Page text
However, the hearing illustrated that the city’s ability to act on blighted properties was somewhat constrained by the different processes required to handle commercial properties versus residential properties.
Victoria Weatherford, an assistant city attorney assigned to Ingleside Police Station, described the processes and parties in place to deal with both types of blighted buildings. She sees the City Attorney’s Office as a funnel to capture and direct all complaints to their appropriate departments.
Aside from going on corridor walks, holding community meetings and police officer debriefings, Weatherford said, a monthly Code Enforcement Task Force meeting has been helpful.
“I think it’s important to educate the public about how the city works," she said. "And I understand, as everybody has heard from the different agencies, that it’s not often transparent what the city is doing to solve some of these problems.”

Exercise A
In the article on blighted properties, which police station is Victoria Weatherford assigned to?
Exercise B
Copy the article on blighted properties word for word, from "However, the hearing" to "their appropriate departments.".

Collected data
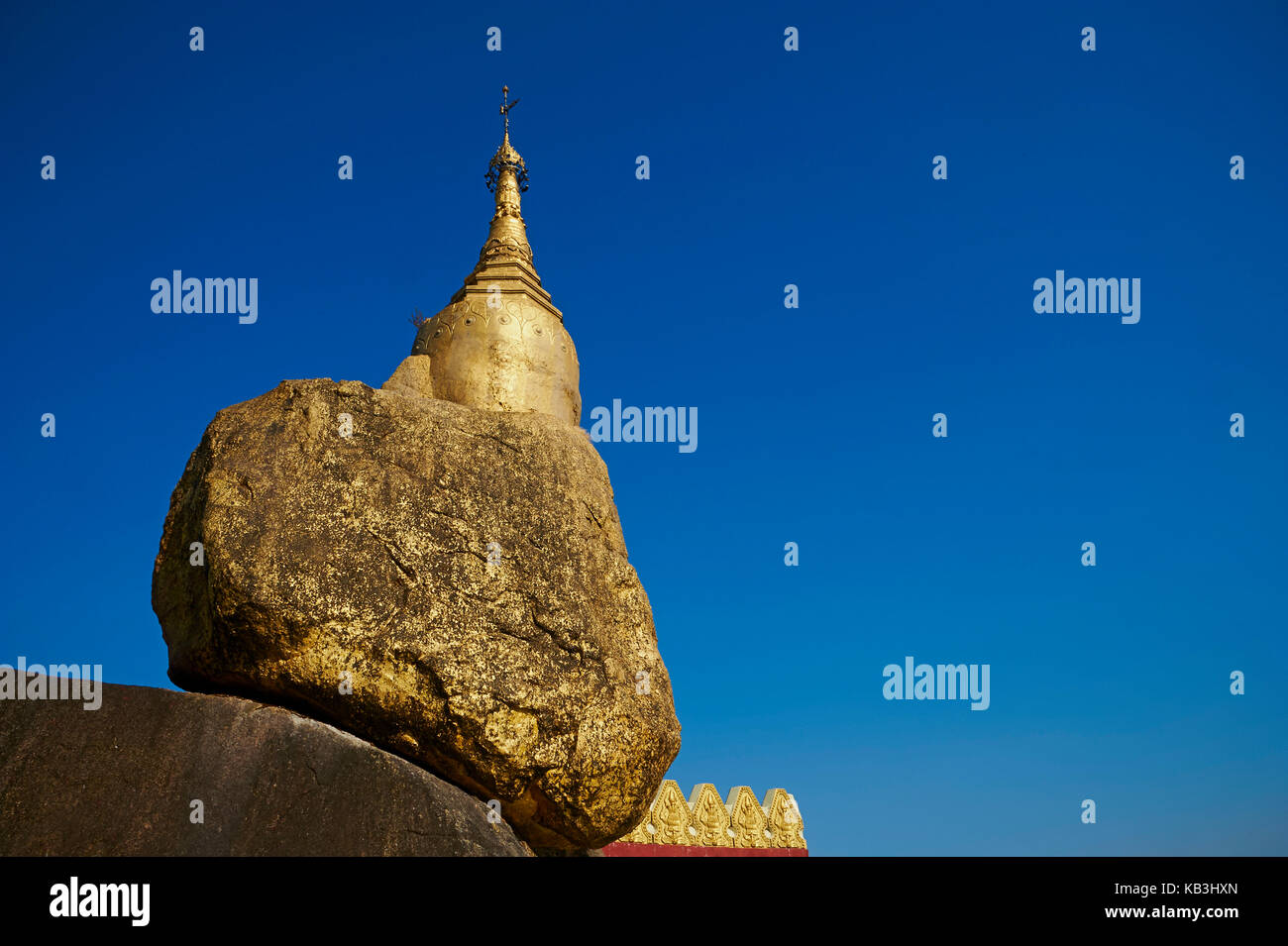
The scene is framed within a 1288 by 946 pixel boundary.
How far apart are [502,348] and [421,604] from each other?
135 inches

Output A
Ingleside Police Station

Output B
However, the hearing illustrated that the city’s ability to act on blighted properties was somewhat constrained by the different processes required to handle commercial properties versus residential properties.
Victoria Weatherford, an assistant city attorney assigned to Ingleside Police Station, described the processes and parties in place to deal with both types of blighted buildings. She sees the City Attorney’s Office as a funnel to capture and direct all complaints to their appropriate departments.